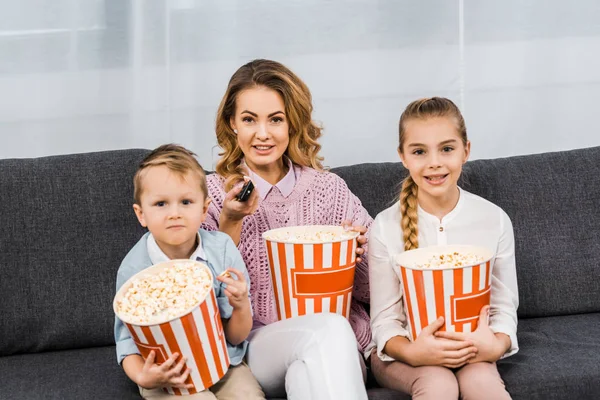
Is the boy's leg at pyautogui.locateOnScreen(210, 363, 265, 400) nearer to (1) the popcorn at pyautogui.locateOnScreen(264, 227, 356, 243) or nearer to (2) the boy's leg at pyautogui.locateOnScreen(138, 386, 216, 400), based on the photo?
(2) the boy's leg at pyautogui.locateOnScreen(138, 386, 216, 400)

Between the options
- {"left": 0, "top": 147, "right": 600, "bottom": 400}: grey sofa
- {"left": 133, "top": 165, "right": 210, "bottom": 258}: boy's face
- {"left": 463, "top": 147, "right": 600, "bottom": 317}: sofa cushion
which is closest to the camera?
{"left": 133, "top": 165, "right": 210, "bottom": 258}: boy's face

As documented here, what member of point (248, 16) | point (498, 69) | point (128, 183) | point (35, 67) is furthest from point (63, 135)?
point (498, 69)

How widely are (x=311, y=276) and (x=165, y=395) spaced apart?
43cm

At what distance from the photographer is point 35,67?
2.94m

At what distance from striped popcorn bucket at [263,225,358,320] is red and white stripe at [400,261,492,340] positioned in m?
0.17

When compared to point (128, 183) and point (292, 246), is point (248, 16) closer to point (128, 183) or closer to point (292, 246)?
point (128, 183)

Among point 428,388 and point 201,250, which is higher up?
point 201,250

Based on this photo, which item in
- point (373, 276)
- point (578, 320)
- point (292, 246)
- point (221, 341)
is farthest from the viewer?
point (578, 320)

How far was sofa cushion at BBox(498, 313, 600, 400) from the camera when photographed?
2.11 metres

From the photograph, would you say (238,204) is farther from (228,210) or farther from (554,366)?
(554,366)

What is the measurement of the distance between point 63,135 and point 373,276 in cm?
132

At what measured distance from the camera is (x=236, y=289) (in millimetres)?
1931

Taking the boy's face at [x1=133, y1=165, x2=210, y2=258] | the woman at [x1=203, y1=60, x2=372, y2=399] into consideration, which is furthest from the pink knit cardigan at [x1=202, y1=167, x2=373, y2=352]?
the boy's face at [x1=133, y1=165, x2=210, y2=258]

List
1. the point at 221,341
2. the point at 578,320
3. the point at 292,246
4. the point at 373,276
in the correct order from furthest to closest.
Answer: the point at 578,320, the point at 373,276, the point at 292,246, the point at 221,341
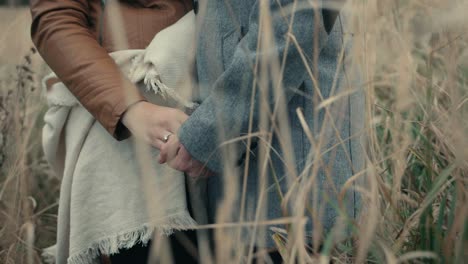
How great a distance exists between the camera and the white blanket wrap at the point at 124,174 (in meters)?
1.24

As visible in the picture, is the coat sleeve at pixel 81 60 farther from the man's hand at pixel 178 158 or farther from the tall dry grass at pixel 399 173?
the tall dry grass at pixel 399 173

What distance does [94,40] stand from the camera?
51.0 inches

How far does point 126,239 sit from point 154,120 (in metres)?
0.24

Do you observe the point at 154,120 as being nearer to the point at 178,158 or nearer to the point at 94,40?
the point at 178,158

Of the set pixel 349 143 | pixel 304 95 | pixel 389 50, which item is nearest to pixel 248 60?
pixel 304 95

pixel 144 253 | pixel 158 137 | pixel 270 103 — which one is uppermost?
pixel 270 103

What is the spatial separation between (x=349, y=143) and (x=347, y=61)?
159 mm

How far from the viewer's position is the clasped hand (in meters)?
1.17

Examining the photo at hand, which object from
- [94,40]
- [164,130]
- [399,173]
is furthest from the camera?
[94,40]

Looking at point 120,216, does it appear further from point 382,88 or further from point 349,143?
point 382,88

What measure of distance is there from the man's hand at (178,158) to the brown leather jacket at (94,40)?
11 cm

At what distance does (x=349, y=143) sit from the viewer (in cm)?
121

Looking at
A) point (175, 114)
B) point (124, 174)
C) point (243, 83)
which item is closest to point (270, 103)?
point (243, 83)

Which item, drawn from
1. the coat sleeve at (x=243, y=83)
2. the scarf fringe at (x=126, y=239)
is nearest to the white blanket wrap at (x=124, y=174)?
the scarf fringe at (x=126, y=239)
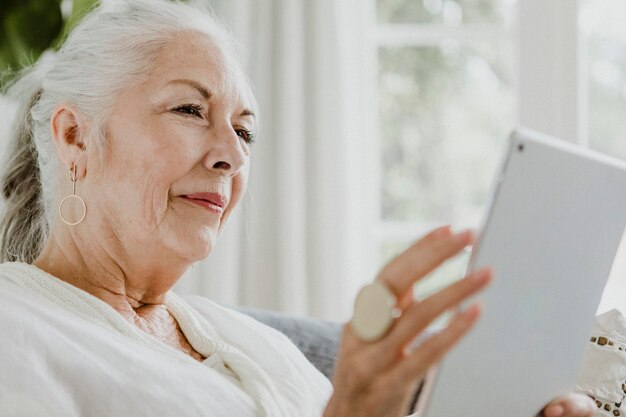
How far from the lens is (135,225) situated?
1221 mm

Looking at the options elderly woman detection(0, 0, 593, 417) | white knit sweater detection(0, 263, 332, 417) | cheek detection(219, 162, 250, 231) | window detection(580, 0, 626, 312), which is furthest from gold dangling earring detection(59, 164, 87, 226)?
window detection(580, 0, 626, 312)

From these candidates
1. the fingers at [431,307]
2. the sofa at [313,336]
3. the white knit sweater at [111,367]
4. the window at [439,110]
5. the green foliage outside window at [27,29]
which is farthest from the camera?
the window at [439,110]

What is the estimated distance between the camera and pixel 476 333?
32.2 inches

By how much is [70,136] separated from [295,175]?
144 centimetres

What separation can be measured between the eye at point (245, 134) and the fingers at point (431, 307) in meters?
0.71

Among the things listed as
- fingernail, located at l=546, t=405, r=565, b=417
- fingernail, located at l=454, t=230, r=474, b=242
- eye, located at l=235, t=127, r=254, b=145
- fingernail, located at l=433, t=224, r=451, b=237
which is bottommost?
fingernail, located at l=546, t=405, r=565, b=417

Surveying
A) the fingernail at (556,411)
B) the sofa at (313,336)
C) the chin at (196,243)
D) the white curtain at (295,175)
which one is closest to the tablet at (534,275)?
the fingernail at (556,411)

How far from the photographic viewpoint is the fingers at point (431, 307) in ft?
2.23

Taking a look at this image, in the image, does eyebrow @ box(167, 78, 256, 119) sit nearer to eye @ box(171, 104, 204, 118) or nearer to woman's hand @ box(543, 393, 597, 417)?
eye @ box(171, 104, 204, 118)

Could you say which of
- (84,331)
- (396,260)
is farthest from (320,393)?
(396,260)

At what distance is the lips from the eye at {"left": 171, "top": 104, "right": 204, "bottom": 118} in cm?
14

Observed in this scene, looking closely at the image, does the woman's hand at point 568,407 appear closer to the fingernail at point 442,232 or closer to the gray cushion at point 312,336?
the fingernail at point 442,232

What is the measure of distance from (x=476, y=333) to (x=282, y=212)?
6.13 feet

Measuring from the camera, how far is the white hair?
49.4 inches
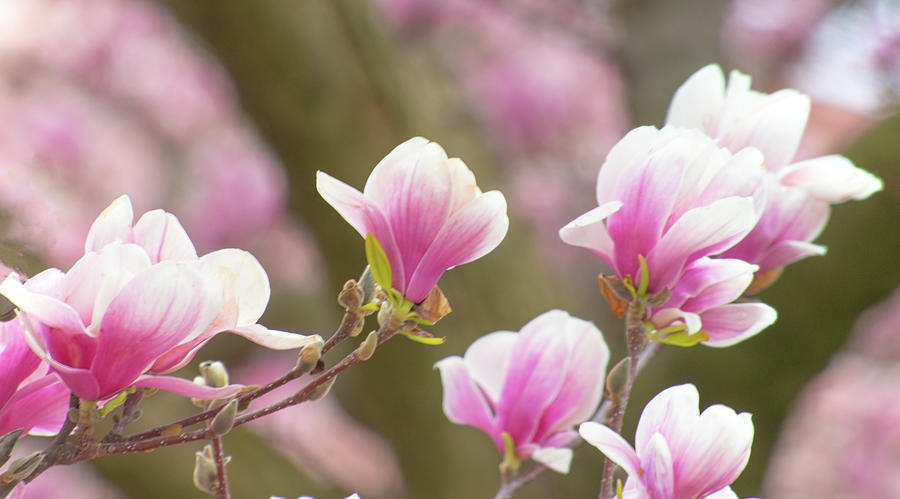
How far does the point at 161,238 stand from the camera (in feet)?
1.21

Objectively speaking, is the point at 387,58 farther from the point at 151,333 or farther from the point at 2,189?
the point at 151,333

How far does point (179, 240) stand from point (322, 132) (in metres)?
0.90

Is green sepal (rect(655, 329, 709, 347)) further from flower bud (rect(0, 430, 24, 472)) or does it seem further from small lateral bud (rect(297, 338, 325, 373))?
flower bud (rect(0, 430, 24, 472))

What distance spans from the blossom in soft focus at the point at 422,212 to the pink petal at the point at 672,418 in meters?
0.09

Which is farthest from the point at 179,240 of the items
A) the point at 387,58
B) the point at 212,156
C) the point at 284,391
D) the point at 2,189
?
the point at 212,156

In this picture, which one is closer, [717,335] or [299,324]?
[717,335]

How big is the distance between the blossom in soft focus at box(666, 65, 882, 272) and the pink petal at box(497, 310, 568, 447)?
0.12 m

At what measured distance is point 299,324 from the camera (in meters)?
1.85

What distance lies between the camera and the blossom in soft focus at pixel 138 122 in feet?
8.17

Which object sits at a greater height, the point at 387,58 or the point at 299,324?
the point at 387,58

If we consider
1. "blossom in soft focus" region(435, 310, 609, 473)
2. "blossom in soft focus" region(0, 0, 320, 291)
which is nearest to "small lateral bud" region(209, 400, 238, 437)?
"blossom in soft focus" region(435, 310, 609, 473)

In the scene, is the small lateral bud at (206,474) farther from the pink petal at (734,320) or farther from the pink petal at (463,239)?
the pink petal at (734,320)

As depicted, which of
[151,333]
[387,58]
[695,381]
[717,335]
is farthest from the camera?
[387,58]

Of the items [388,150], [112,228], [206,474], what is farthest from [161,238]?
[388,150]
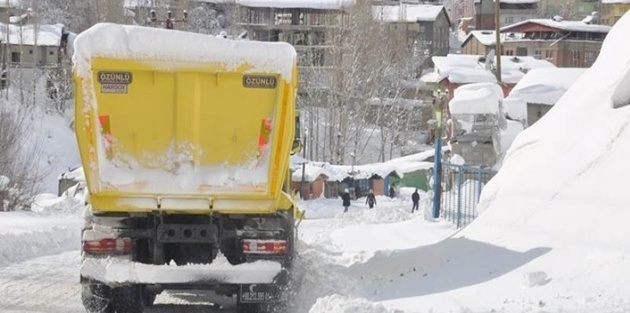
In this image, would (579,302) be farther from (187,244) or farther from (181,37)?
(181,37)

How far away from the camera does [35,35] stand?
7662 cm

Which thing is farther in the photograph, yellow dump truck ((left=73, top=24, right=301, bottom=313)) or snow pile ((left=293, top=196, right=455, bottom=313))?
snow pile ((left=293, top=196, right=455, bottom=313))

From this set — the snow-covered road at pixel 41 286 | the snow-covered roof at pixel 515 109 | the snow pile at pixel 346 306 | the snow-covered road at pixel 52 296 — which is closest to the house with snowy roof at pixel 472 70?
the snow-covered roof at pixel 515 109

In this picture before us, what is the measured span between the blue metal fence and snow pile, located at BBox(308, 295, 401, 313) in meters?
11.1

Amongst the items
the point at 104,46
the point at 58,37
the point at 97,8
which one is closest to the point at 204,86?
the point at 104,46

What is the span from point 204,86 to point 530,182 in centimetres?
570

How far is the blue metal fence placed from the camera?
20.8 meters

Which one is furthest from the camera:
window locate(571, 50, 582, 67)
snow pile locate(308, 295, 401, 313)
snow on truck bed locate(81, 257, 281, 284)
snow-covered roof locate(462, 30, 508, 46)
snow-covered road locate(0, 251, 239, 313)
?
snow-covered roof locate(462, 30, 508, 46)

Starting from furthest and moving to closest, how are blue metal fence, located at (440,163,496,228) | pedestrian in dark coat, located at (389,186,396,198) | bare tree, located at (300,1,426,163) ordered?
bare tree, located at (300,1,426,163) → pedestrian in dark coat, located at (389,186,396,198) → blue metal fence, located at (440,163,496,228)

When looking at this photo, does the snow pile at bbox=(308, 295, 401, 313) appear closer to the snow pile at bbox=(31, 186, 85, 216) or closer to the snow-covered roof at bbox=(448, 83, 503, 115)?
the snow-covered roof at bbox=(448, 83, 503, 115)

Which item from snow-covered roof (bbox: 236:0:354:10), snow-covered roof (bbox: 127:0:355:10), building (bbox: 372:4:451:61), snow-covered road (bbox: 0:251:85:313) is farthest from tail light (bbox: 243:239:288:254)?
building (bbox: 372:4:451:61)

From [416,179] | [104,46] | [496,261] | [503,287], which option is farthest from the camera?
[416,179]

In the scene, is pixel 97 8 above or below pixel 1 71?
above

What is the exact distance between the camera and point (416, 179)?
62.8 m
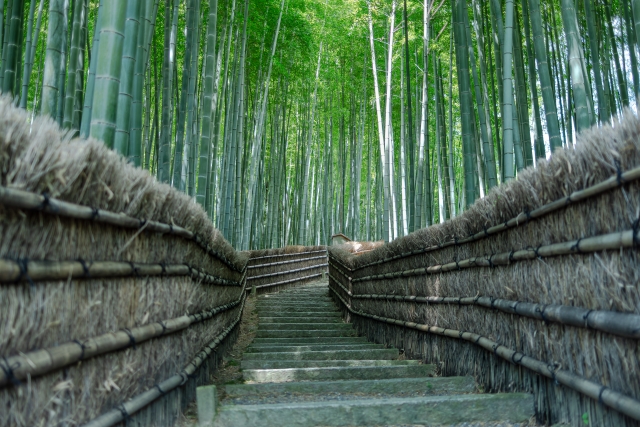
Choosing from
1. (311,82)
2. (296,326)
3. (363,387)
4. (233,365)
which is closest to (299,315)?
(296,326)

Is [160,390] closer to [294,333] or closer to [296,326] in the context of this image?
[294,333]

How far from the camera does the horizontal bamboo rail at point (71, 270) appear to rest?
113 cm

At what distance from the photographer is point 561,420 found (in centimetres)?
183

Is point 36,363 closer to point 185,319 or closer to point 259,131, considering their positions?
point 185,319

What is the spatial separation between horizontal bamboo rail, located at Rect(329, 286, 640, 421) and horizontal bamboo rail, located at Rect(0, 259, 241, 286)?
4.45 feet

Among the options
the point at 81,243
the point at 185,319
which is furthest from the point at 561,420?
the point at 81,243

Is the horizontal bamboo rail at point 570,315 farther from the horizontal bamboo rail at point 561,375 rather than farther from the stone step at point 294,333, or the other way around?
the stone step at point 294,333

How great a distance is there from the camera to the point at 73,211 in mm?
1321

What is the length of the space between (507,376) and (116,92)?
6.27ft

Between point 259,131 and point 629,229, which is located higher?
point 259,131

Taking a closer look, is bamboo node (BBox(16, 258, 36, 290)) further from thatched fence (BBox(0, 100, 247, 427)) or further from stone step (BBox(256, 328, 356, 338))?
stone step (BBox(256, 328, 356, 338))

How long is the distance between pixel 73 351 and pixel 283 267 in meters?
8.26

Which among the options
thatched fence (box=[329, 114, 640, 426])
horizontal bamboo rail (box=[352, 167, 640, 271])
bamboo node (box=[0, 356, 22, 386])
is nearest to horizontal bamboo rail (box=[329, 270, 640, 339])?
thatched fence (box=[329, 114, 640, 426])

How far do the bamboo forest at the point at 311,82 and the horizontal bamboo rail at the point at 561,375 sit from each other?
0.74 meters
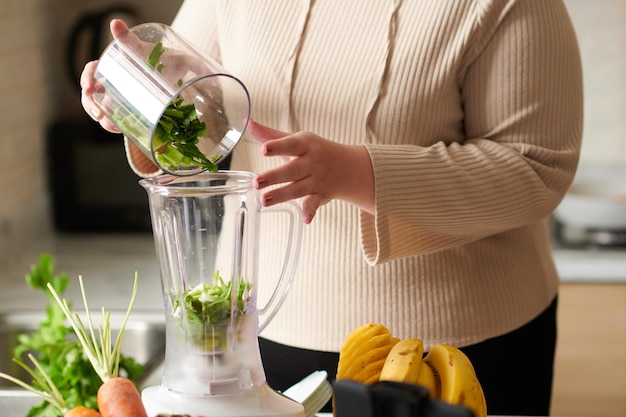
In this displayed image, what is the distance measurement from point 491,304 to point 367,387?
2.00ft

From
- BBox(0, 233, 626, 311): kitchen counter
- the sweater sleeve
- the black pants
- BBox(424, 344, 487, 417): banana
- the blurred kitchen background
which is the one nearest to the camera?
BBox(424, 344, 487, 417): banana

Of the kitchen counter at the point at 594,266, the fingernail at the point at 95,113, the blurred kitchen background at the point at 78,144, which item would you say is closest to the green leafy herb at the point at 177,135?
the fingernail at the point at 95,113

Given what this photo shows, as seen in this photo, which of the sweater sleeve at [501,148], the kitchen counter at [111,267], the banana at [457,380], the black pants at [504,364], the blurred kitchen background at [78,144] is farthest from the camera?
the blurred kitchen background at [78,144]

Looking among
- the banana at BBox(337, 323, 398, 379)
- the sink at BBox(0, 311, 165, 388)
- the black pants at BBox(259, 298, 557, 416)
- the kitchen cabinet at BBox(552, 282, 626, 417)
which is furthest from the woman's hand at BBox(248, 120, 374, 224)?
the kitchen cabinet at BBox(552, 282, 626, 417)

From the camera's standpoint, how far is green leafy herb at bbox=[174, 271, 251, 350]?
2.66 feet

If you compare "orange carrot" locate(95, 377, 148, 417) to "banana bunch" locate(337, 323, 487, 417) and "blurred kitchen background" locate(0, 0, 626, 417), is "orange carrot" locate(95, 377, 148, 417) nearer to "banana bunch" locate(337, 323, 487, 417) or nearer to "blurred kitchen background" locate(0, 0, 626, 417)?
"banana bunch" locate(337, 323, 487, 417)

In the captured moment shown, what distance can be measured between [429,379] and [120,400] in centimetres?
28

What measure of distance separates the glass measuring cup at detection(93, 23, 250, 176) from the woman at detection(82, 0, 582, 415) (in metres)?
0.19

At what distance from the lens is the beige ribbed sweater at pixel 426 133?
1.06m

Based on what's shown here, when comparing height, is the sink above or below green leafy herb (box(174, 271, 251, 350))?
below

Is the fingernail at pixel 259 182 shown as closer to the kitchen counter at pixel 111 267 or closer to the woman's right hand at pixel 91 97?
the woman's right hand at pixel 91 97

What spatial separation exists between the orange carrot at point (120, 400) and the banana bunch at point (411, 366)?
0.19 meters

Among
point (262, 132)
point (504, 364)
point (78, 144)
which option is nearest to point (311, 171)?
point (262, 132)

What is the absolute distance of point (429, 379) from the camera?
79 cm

_ _ _

**TASK PROMPT:** Lines from the one containing "Based on what's" through the final line are to be given again verbatim, with nothing before or after.

**WORKED ANSWER:**
Based on what's shown here, when comparing height, is the sink above or below green leafy herb (box(174, 271, 251, 350))?
below

Is the fingernail at pixel 259 182 shown as closer to the kitchen counter at pixel 111 267 or closer to the woman's right hand at pixel 91 97?
the woman's right hand at pixel 91 97

What spatial separation exists between the orange carrot at point (120, 400) and the banana bunch at point (411, 366)?
0.19 meters

Among
point (262, 132)
point (504, 364)
point (78, 144)
which option is nearest to point (311, 171)?
point (262, 132)

What is the absolute distance of point (429, 379) from the camera?
79 cm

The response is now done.